# [Problem to solve]
Please state the name of the sports retailer that, according to the Ruben Gelbord biography, he founded in 1915.

# [Extract provided]
▽

Personal information
- Date of birth: 25 April 1878
- Place of birth: Augustova, Russian Empire
- Date of death: 15 December 1945 (aged 67)
- Place of death: Stockholm, Sweden
- Position: Defender

Youth career
- 0000–1900: IK Svea
- 1900–1903: AIK

Senior career*
- Years: Team / Apps / (Gls)
- 1903–????: AIK

Managerial career
- 1912–1913: Sweden

= Ruben Gelbord =

Swedish footballer, manager, and referee (1878–1945)

Ruben Gelbord (25 April 1878 – 15 December 1945) was a Swedish footballer, manager, and referee.

==Early life==
Gelbord was born in Augustova to a Jewish family, before moving to Sweden at the age of 12.

==Playing and managerial career==
As a footballer, Gelbord played as a defender for IK Svea. In 1900, he joined AIK, before becoming part of their first team in 1903. In 1912, he became the manager of the Sweden men's national team, coaching in seven friendly matches across 1912 and 1913.

Gelbord served as the chairman of the Stockholms Fotbollförbund between 1917 and 1927, and was a member of both the Swedish Football Association's board from 1907 to 1919 and 1922 to 1933, and selection committee from 1912 to 1920 and 1922 to 1933. Additionally, he was also the chairman of IF Linnéa between 1922 and 1925.

==Refereeing career==
Throughout his career, Gelbord was often hired as a referee for various matches, including league, cup, and international matches, as well as bandy and ice hockey matches.

He made his refereeing debut in 1908, during an international match between Sweden and England. Two years later, he officiated his first league match, being a 1–1 draw between IFK Eskilstuna and Göteborgs FF. Additionally, he officiated 20 matches in the Allsvenskan between 1924 and 1928. Additionally, he officiated eight Svenska Mästerskapet finals between 1907 and 1925, as well as the Norwegian Football Cup finals in 1911 and 1913.

At the 1912 Summer Olympics, he officiated two matches, including Denmark's 7–0 win against Norway and Great Britain's 4–0 win against Finland. In 1920, he declined a request to officiate the semi-finals of that year's Summer Olympics between Belgium and the Netherlands.

Overall, Gelbord officiated over 1,000 matches across all sports throughout his career.

==Personal life and legacy==
In 1915, Gelbord founded a sports retailer in Sweden called AB Ruben Gelbord Sportaffär. He was inducted into the Swedish Football Hall of Fame in 2022.

△

# [Data extract]
▽

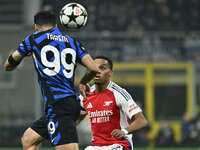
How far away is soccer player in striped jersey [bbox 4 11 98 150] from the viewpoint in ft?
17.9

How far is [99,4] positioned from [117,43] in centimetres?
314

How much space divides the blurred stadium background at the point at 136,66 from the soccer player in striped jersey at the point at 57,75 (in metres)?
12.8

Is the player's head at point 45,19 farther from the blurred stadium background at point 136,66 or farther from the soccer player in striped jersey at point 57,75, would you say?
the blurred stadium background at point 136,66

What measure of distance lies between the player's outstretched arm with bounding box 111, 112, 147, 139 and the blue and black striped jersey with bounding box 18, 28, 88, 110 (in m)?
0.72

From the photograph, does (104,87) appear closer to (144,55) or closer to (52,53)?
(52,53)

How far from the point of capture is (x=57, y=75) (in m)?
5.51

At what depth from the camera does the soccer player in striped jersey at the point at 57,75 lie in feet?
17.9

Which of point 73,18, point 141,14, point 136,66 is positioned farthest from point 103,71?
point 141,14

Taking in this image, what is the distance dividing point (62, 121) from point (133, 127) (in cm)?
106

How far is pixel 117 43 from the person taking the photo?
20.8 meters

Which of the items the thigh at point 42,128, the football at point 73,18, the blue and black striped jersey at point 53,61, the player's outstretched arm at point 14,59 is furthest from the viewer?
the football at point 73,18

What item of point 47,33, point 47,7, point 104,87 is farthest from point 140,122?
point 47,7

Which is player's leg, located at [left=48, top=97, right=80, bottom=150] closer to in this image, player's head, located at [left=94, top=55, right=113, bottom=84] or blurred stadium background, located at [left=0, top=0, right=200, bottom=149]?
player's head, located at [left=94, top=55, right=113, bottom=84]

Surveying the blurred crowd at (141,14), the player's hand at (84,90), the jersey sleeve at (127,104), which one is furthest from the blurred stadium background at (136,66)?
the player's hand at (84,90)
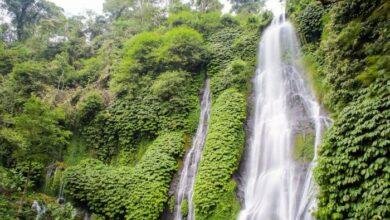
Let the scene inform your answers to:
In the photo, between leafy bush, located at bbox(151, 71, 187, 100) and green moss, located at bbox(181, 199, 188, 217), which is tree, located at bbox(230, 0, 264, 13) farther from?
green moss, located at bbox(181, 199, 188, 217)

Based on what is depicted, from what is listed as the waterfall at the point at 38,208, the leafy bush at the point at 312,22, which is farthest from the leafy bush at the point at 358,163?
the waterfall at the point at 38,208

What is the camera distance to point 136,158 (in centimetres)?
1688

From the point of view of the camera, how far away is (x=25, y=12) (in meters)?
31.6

△
▽

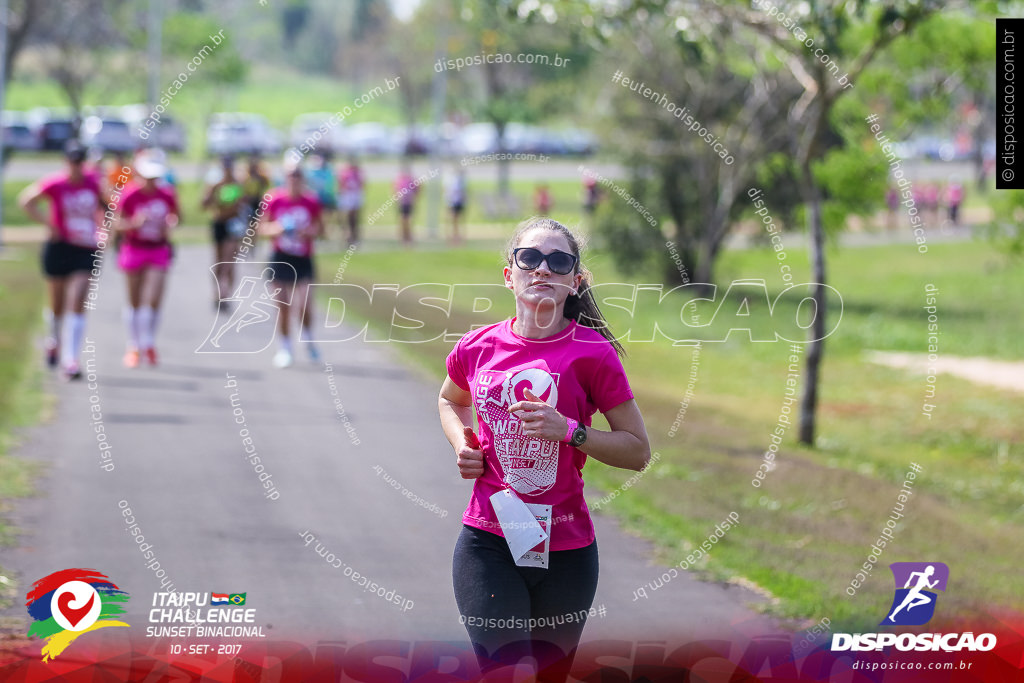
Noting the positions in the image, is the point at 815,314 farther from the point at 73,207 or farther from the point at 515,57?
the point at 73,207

△

# [Task solution]
AB Ruben Gelbord Sportaffär